Back in July, before the screaming town hall silliness of Congress’s August recess and before the slow as molasses delivery of Max Baucus’s Senate Finance Committee health care bill, I wrote a piece about how to gauge the progress of health insurance reform legislation. I pointed out that insiders on Wall Street, who have paid for unfair access to our legislators, would know ahead of the curve which way the reform would go. This way they could nearly guarantee that they would not lose money from their investments into the healthcare sector whether reform passed or was defeated. If it looked like reform was imminent, Wall Street would sell their holdings in healthcare companies driving stock prices of insurers down. If the “Street” figured reform would go down in defeat, they’d buy more of the insurers’ stocks as it would be a safe bet that the gravy train would continue for the highly profitable insurance companies. Back in July, the prices of insurance company stocks were surging. The bankers on Wall Street seemed convinced that the public option – the only serious reform device being considered – was all but dead. What does the insurance sector look like today three months later and weeks from the bill’s eventual passage? Follow me over the jump to see.
Well, if like me, you’re a proponent of a strong public option to act as a check against monopolistic price fixing currently perpetrated by the insurance industry for extreme profit at the expense of American lives, you will be pleased to learn this. The stocks of health insurance companies are down and falling as Wall Street believes that a robust reform bill is likely to be passed.
Interestingly, the White House had negotiated with the pharmaceutical industry early in the process. Their deal was basically, in exchange for pharma companies agreeing not to spend millions of dollars on scare campaigns designed to torpedo reform, the government would not include any provisions in the bill allowing price negotiation on drugs. So drug makers will still be allowed to gouge the public even if insurers can’t. As you might expect, the stocks of drug makers have continued to grow. Have a look at this chart from the Wall Street Journal that shows clearly the current trend in stock prices bewteen pharma and insurers. It tells the story clearly.

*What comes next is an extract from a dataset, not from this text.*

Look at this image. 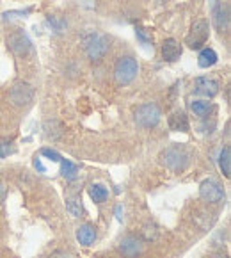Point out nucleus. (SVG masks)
I'll return each mask as SVG.
<instances>
[{"label":"nucleus","mask_w":231,"mask_h":258,"mask_svg":"<svg viewBox=\"0 0 231 258\" xmlns=\"http://www.w3.org/2000/svg\"><path fill=\"white\" fill-rule=\"evenodd\" d=\"M160 160L167 169H171L174 173H180V171H183L189 166L190 153L183 144H173L162 151Z\"/></svg>","instance_id":"f257e3e1"},{"label":"nucleus","mask_w":231,"mask_h":258,"mask_svg":"<svg viewBox=\"0 0 231 258\" xmlns=\"http://www.w3.org/2000/svg\"><path fill=\"white\" fill-rule=\"evenodd\" d=\"M139 73V62L132 56L119 57L114 64V80L117 86H128L135 80Z\"/></svg>","instance_id":"f03ea898"},{"label":"nucleus","mask_w":231,"mask_h":258,"mask_svg":"<svg viewBox=\"0 0 231 258\" xmlns=\"http://www.w3.org/2000/svg\"><path fill=\"white\" fill-rule=\"evenodd\" d=\"M84 50H86V56L91 59V61H102L105 54L111 48V41L105 34L102 32H91L87 34L82 41Z\"/></svg>","instance_id":"7ed1b4c3"},{"label":"nucleus","mask_w":231,"mask_h":258,"mask_svg":"<svg viewBox=\"0 0 231 258\" xmlns=\"http://www.w3.org/2000/svg\"><path fill=\"white\" fill-rule=\"evenodd\" d=\"M160 107L157 103H144V105H139L135 109L134 113V121L137 127L141 128H151V127H157L158 121H160Z\"/></svg>","instance_id":"20e7f679"},{"label":"nucleus","mask_w":231,"mask_h":258,"mask_svg":"<svg viewBox=\"0 0 231 258\" xmlns=\"http://www.w3.org/2000/svg\"><path fill=\"white\" fill-rule=\"evenodd\" d=\"M208 38H210V25H208L206 20H198V22H194V25L190 27V32L187 34L185 43H187L189 48H192V50H199V48L206 43Z\"/></svg>","instance_id":"39448f33"},{"label":"nucleus","mask_w":231,"mask_h":258,"mask_svg":"<svg viewBox=\"0 0 231 258\" xmlns=\"http://www.w3.org/2000/svg\"><path fill=\"white\" fill-rule=\"evenodd\" d=\"M32 98H34V89L27 82H16L9 91V100L16 107L27 105V103L32 102Z\"/></svg>","instance_id":"423d86ee"},{"label":"nucleus","mask_w":231,"mask_h":258,"mask_svg":"<svg viewBox=\"0 0 231 258\" xmlns=\"http://www.w3.org/2000/svg\"><path fill=\"white\" fill-rule=\"evenodd\" d=\"M199 196L208 203H219L224 200V189L221 187L219 182L208 178L199 185Z\"/></svg>","instance_id":"0eeeda50"},{"label":"nucleus","mask_w":231,"mask_h":258,"mask_svg":"<svg viewBox=\"0 0 231 258\" xmlns=\"http://www.w3.org/2000/svg\"><path fill=\"white\" fill-rule=\"evenodd\" d=\"M7 47H9V50L13 52V54L23 57L30 52L32 45H30V39H29L23 32H20L18 30V32H13L7 36Z\"/></svg>","instance_id":"6e6552de"},{"label":"nucleus","mask_w":231,"mask_h":258,"mask_svg":"<svg viewBox=\"0 0 231 258\" xmlns=\"http://www.w3.org/2000/svg\"><path fill=\"white\" fill-rule=\"evenodd\" d=\"M117 249L125 258H137L143 253V240L134 237V235H126L117 244Z\"/></svg>","instance_id":"1a4fd4ad"},{"label":"nucleus","mask_w":231,"mask_h":258,"mask_svg":"<svg viewBox=\"0 0 231 258\" xmlns=\"http://www.w3.org/2000/svg\"><path fill=\"white\" fill-rule=\"evenodd\" d=\"M196 94H203L206 98H213L215 94L219 93V82L213 79H208V77H199L196 79Z\"/></svg>","instance_id":"9d476101"},{"label":"nucleus","mask_w":231,"mask_h":258,"mask_svg":"<svg viewBox=\"0 0 231 258\" xmlns=\"http://www.w3.org/2000/svg\"><path fill=\"white\" fill-rule=\"evenodd\" d=\"M181 56V45L176 39L169 38L164 41V45H162V57L166 59L167 62H174L178 61Z\"/></svg>","instance_id":"9b49d317"},{"label":"nucleus","mask_w":231,"mask_h":258,"mask_svg":"<svg viewBox=\"0 0 231 258\" xmlns=\"http://www.w3.org/2000/svg\"><path fill=\"white\" fill-rule=\"evenodd\" d=\"M169 128L174 132H189L190 125H189V117L183 111H176L171 114L169 117Z\"/></svg>","instance_id":"f8f14e48"},{"label":"nucleus","mask_w":231,"mask_h":258,"mask_svg":"<svg viewBox=\"0 0 231 258\" xmlns=\"http://www.w3.org/2000/svg\"><path fill=\"white\" fill-rule=\"evenodd\" d=\"M77 240L82 246H92L96 240V230L91 225H82L77 228Z\"/></svg>","instance_id":"ddd939ff"},{"label":"nucleus","mask_w":231,"mask_h":258,"mask_svg":"<svg viewBox=\"0 0 231 258\" xmlns=\"http://www.w3.org/2000/svg\"><path fill=\"white\" fill-rule=\"evenodd\" d=\"M213 22H215V27H217L219 32H228L230 29V11L228 7H217L215 13H213Z\"/></svg>","instance_id":"4468645a"},{"label":"nucleus","mask_w":231,"mask_h":258,"mask_svg":"<svg viewBox=\"0 0 231 258\" xmlns=\"http://www.w3.org/2000/svg\"><path fill=\"white\" fill-rule=\"evenodd\" d=\"M217 61H219V56L213 48H203V50L199 52V57H198L199 68H204V70H206V68H212Z\"/></svg>","instance_id":"2eb2a0df"},{"label":"nucleus","mask_w":231,"mask_h":258,"mask_svg":"<svg viewBox=\"0 0 231 258\" xmlns=\"http://www.w3.org/2000/svg\"><path fill=\"white\" fill-rule=\"evenodd\" d=\"M190 109H192V113L199 117H206L208 114L213 111V105L212 102H208V100H194V102L190 103Z\"/></svg>","instance_id":"dca6fc26"},{"label":"nucleus","mask_w":231,"mask_h":258,"mask_svg":"<svg viewBox=\"0 0 231 258\" xmlns=\"http://www.w3.org/2000/svg\"><path fill=\"white\" fill-rule=\"evenodd\" d=\"M60 173H62V176H64L66 180L73 182V180H77V176H79V168H77V164H73L71 160L62 159L60 160Z\"/></svg>","instance_id":"f3484780"},{"label":"nucleus","mask_w":231,"mask_h":258,"mask_svg":"<svg viewBox=\"0 0 231 258\" xmlns=\"http://www.w3.org/2000/svg\"><path fill=\"white\" fill-rule=\"evenodd\" d=\"M89 196L94 203H103L109 198V191L103 187L102 183H92L89 187Z\"/></svg>","instance_id":"a211bd4d"},{"label":"nucleus","mask_w":231,"mask_h":258,"mask_svg":"<svg viewBox=\"0 0 231 258\" xmlns=\"http://www.w3.org/2000/svg\"><path fill=\"white\" fill-rule=\"evenodd\" d=\"M219 168L224 173V176H230L231 174V150L230 146H226L224 150L219 155Z\"/></svg>","instance_id":"6ab92c4d"},{"label":"nucleus","mask_w":231,"mask_h":258,"mask_svg":"<svg viewBox=\"0 0 231 258\" xmlns=\"http://www.w3.org/2000/svg\"><path fill=\"white\" fill-rule=\"evenodd\" d=\"M66 208H68L69 214L75 217H80V214H82V205H80V201L75 196H69L68 200H66Z\"/></svg>","instance_id":"aec40b11"},{"label":"nucleus","mask_w":231,"mask_h":258,"mask_svg":"<svg viewBox=\"0 0 231 258\" xmlns=\"http://www.w3.org/2000/svg\"><path fill=\"white\" fill-rule=\"evenodd\" d=\"M135 34H137L139 41L143 43V45H149V43H153V36L146 30V29H137Z\"/></svg>","instance_id":"412c9836"},{"label":"nucleus","mask_w":231,"mask_h":258,"mask_svg":"<svg viewBox=\"0 0 231 258\" xmlns=\"http://www.w3.org/2000/svg\"><path fill=\"white\" fill-rule=\"evenodd\" d=\"M41 155H43V157H46V159H50L52 162H60V160H62L60 153H57V151H56V150H52V148H43V150H41Z\"/></svg>","instance_id":"4be33fe9"},{"label":"nucleus","mask_w":231,"mask_h":258,"mask_svg":"<svg viewBox=\"0 0 231 258\" xmlns=\"http://www.w3.org/2000/svg\"><path fill=\"white\" fill-rule=\"evenodd\" d=\"M11 153V148L7 143H0V157H7Z\"/></svg>","instance_id":"5701e85b"},{"label":"nucleus","mask_w":231,"mask_h":258,"mask_svg":"<svg viewBox=\"0 0 231 258\" xmlns=\"http://www.w3.org/2000/svg\"><path fill=\"white\" fill-rule=\"evenodd\" d=\"M34 168H36L37 171H41V173H45V171H46V169H45V166L41 164V160L37 159V157H36V159H34Z\"/></svg>","instance_id":"b1692460"},{"label":"nucleus","mask_w":231,"mask_h":258,"mask_svg":"<svg viewBox=\"0 0 231 258\" xmlns=\"http://www.w3.org/2000/svg\"><path fill=\"white\" fill-rule=\"evenodd\" d=\"M116 219L119 221V223L123 221V206H121V205L116 206Z\"/></svg>","instance_id":"393cba45"},{"label":"nucleus","mask_w":231,"mask_h":258,"mask_svg":"<svg viewBox=\"0 0 231 258\" xmlns=\"http://www.w3.org/2000/svg\"><path fill=\"white\" fill-rule=\"evenodd\" d=\"M52 258H71L69 255H66V253H56Z\"/></svg>","instance_id":"a878e982"},{"label":"nucleus","mask_w":231,"mask_h":258,"mask_svg":"<svg viewBox=\"0 0 231 258\" xmlns=\"http://www.w3.org/2000/svg\"><path fill=\"white\" fill-rule=\"evenodd\" d=\"M2 198H4V187L0 185V201H2Z\"/></svg>","instance_id":"bb28decb"},{"label":"nucleus","mask_w":231,"mask_h":258,"mask_svg":"<svg viewBox=\"0 0 231 258\" xmlns=\"http://www.w3.org/2000/svg\"><path fill=\"white\" fill-rule=\"evenodd\" d=\"M219 258H224V257H219Z\"/></svg>","instance_id":"cd10ccee"}]
</instances>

What I find particularly satisfying about the nearly 20% drop in insurers’ stock price is the fact that their profit margins as an industry are estimated at between 20% and 30%. As one who believes that healthcare should be not-for-profit, I am not troubled by watching this industry knocked down a few pegs. Typically, I support free market capitalism. But in this case, these insurers who for some inexplicable reason are exempt from anti-trust laws, have been allowing Americans to die in order to protect their 30% profit margins and ridiculous executive compensation packages. Since it doesn’t appear that the final legislation will be a single payer plan which would take the profit motive away completely, I can live with a for profit industry balanced against a non-profit public option. And it seems that Wall Street believes that the imminent passage of reform with a likely public option will bring the greedy insurers’ profits back down to earth.

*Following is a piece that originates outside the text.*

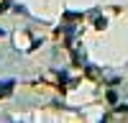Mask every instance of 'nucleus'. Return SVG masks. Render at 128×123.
<instances>
[]
</instances>
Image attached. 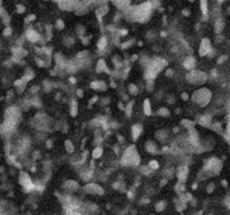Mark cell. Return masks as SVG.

So while the media wrings its hands and rends its garments over whether the legislation will include a public option and represent true reform that actually makes insurance accessible and affordable to all, I prefer to look at where the money is moving. The bankers — as we have learned with great frustration of late — get paid win or lose. Whether rocketing up or plummeting down, Wall Street gets paid. They are selling insurance companies off. I am feeling good about the prospects for significant reform.